### Page excerpt
# Living here but not working!



## becks (Nov 4, 2008)

hi all
im new to this site. my husband and i moved here in september and have settled in fantasticaly. the problem im having is, because i do not work, im finding it difficult to make new friends. the reason we decided for me not to work is mainly because we are trying for a baby so didnt think it would be fair to start a job hoping that i wouldnt be there that long.
is there anyone else here not working and trying to find things here to do during the day?


----------



## crazymazy1980 (Aug 2, 2008)

becks said:


> hi all
> im new to this site. my husband and i moved here in september and have settled in fantasticaly. the problem im having is, because i do not work, im finding it difficult to make new friends. the reason we decided for me not to work is mainly because we are trying for a baby so didnt think it would be fair to start a job hoping that i wouldnt be there that long.
> is there anyone else here not working and trying to find things here to do during the day?


You should post your age (I know ladies are all 21) but it may help you find someone in at least the same bracket. We have a Facebook forum and one of the wives on there is also in the same predicament or you could post a PM to stevieboy1980 and he'll no doubt pass it on to his better half.

They also live in the Marina.

Search this site for the Facebook thread and the link is on the second page.

HTH


----------



## becks (Nov 4, 2008)

ha ha so so funny. the wife on the fb forum is me! ha small world, and steve is mu hubby. thank you though.

### Request A
Report each line of the records that contains the word "image", matching case exactly.
The forum thread and the records are unrelated.

### Available data
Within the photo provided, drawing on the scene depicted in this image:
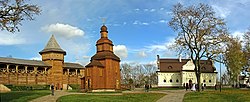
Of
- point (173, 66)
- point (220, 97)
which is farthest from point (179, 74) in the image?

### Request B
In the forum thread, where does stevieboy1980 live with his wife?

### Final result A
Within the photo provided, drawing on the scene depicted in this image:
which is farthest from point (179, 74) in the image?

### Final result B
In the Marina.